She continues this vein of thought in suggesting a unity in the opinions of each gender: 'Do what she will a woman cannot find in [supposedly "masculine" books written by men] that fountain of perpetual life which the critics assure her is there. It is not only that they celebrate male virtues, enforce male values and describe the world of men; it is that the emotion with which these books are permeated is to a woman incomprehensible. […] The emotion which is so deep, so subtle, so symbolical to a man moves a woman to wonder' (p.97). This suggests that women all feel the same about writing which celebrates male virtues, enforce male values and describe the world of men. Woolf does not clarify what these supposedly gendered virtues and values are and I confess I know not a virtue or value that is specific to men. There is apparently an essential incapacity for one gender to understand an emotion of another gender, if it pertains to only the "masculine" mind or the "feminine" mind.

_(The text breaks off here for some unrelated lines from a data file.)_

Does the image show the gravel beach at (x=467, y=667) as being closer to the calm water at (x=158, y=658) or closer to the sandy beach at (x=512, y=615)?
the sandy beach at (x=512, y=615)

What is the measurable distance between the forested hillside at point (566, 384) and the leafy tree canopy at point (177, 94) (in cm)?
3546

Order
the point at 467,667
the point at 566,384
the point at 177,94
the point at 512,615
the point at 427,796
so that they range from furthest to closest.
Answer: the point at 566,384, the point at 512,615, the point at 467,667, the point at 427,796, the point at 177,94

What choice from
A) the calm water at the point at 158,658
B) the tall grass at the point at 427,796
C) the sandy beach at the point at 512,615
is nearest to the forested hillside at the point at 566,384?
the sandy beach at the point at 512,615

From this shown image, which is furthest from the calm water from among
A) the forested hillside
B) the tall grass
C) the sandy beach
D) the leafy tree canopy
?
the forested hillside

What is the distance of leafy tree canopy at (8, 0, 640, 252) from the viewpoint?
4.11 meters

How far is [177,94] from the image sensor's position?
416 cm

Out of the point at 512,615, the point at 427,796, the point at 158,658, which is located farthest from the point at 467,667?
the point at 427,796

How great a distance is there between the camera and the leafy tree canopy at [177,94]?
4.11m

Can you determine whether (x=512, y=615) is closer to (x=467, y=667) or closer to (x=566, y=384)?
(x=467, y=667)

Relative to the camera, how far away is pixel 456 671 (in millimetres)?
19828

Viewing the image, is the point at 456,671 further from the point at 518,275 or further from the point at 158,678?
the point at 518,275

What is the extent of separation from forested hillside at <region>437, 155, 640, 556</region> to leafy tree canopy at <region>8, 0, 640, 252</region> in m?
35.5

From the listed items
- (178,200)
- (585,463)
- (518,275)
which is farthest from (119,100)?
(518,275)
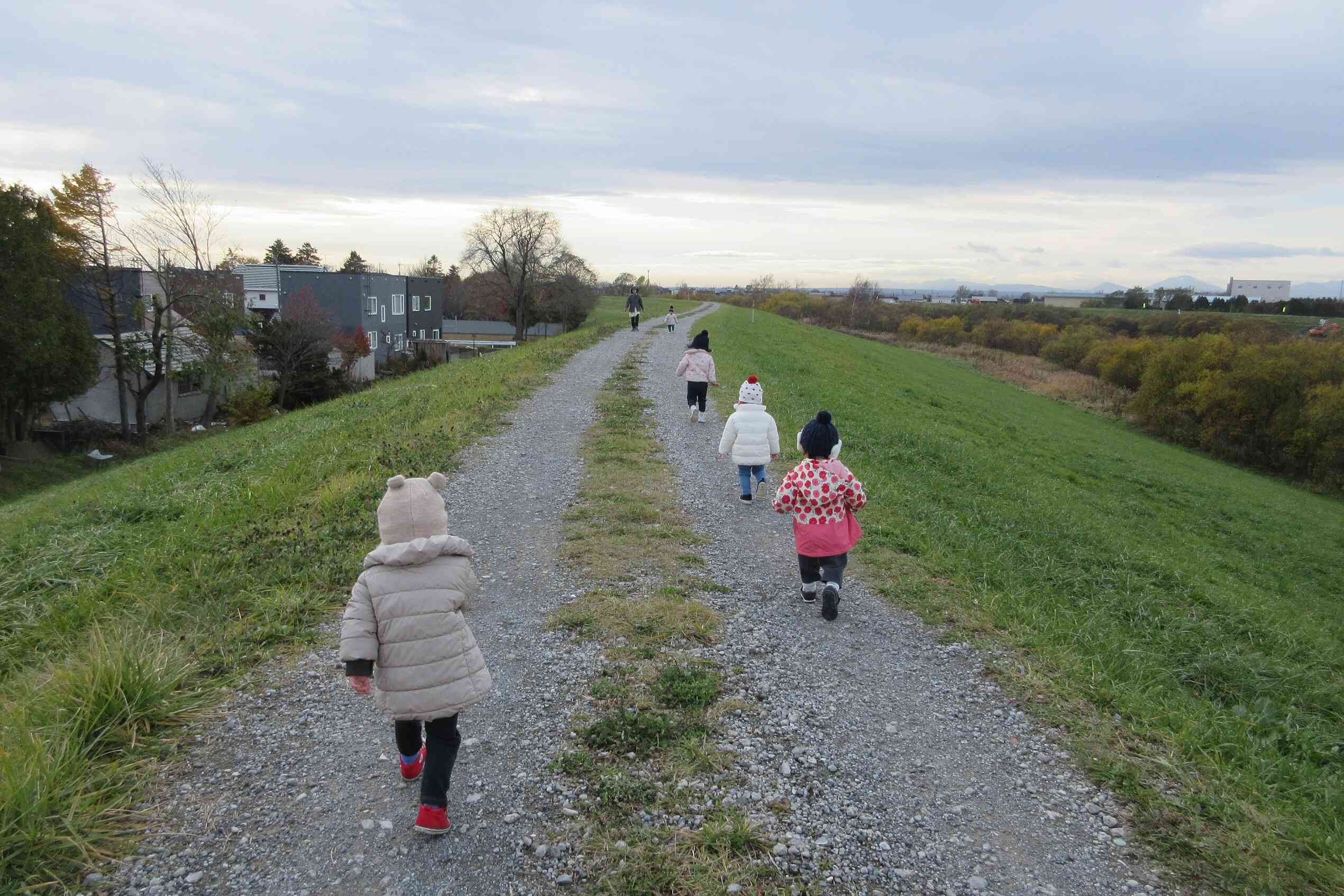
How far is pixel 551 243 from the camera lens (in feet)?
178

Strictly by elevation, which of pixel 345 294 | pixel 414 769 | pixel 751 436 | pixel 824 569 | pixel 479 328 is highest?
pixel 345 294

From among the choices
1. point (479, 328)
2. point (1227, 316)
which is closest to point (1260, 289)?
point (1227, 316)

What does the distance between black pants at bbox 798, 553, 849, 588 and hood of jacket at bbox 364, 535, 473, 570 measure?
138 inches

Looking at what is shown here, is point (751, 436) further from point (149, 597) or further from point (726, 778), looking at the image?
point (149, 597)

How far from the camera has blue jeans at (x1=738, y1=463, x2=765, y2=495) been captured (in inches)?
357

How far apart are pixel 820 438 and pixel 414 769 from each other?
155 inches

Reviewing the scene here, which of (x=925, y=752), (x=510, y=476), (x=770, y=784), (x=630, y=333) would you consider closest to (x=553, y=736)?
(x=770, y=784)

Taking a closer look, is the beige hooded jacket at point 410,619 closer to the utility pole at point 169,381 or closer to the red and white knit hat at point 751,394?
the red and white knit hat at point 751,394

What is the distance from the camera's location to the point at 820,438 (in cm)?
636

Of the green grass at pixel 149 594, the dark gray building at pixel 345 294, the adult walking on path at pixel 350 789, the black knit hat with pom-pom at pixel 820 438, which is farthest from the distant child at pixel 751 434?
the dark gray building at pixel 345 294

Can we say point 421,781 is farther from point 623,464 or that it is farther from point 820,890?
point 623,464

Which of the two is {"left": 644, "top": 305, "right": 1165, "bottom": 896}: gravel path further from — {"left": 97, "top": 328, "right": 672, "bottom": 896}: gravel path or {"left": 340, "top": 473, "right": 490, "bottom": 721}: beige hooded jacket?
{"left": 340, "top": 473, "right": 490, "bottom": 721}: beige hooded jacket

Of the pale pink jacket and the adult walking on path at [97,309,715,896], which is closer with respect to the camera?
the adult walking on path at [97,309,715,896]

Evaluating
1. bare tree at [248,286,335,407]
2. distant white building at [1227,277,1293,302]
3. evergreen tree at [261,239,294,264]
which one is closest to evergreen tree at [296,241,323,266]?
evergreen tree at [261,239,294,264]
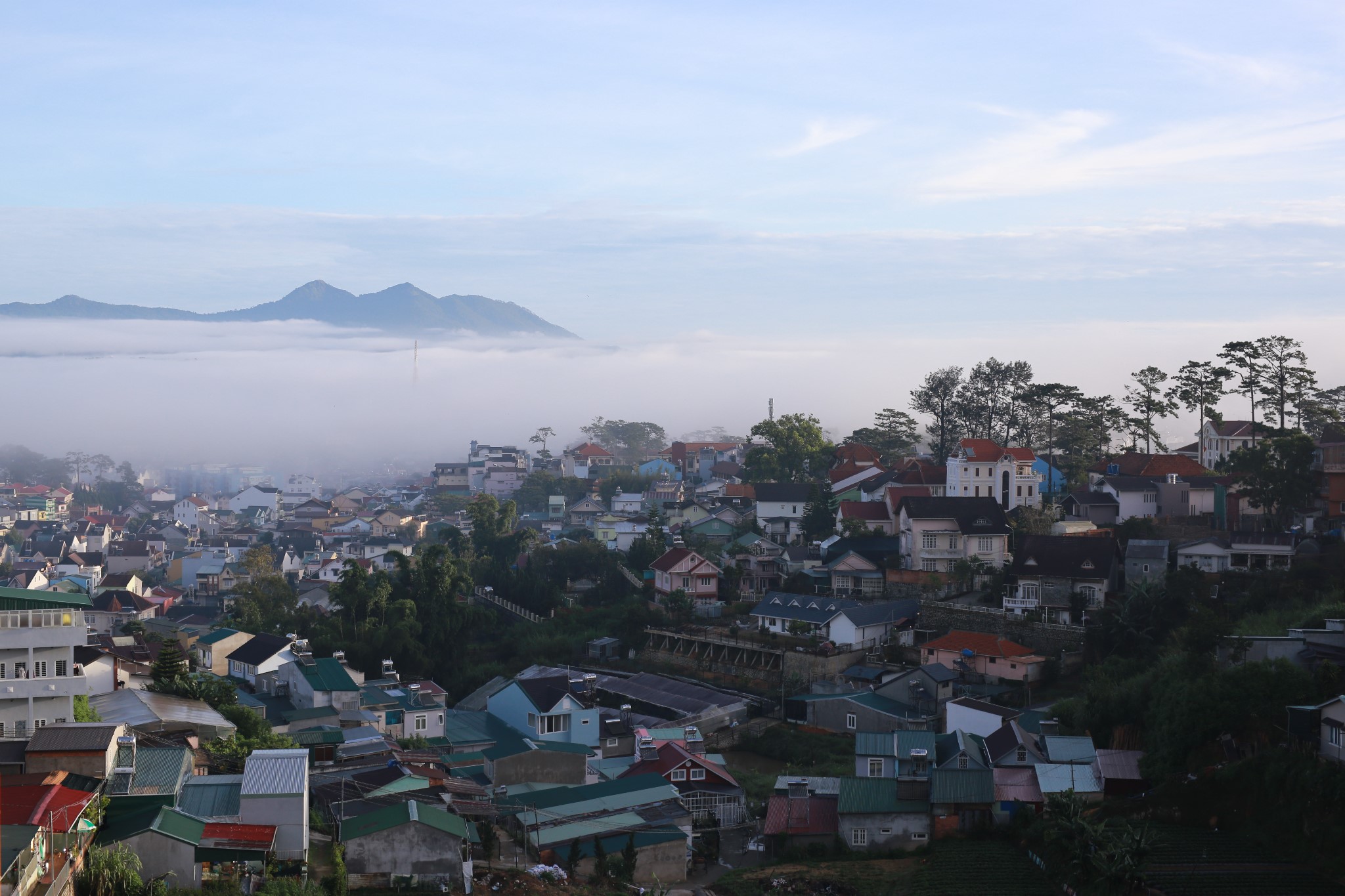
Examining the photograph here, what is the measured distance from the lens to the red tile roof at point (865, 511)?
3447 cm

Woolf returns to suggest of writing without one's gender: 'It is fatal for anyone who writes to think of their sex. It is fatal to be a man or woman pure and simple; one must be woman-manly or man-womanly. […] It is fatal for a woman […] in any way to speak consciously as a woman' (p.99). Perhaps my distrust of gender essentialism would suggest me to be empathetic with this idea, but I am not. I do not deny commonality in gender, but find this most perceptible  in the experience of individuals of the same gender, not in essentially inherent characteristics. That is to say, to refer to Alex Zwerdling's article, 'Anger and Conciliation in Woolf's Feminism', that the 'subjection of women' against which Woolf rightly holds considerable anger, is common to womankind. So, if one is not to speak consciously as a woman, but rather as neutral with an androgynous mind, one does disservice to the unexplored capacity of female writing. To apply my own questioning of strangely gendered terms such as "female writing", what is that if we are denying gender essentialism? Hélène Cixous' theory of écriture féminine is problematic in its own gender essentialism by suggesting that a feminine form of writing should write out of, and to the rhythms of, a female body. Susan Billingham however has suggested of the capacity to adapt Cixous' theory to transwomen and one could go further to expand the notion to other marginalised genders, because thereby one can write out of the shared experience of gender-based oppression. To adopt a neutral voice when one is starved of a voice will do nothing to quench that need, but to return to Simone de Beauvoir's claim, the neutral is absorbed back into the dominance of men.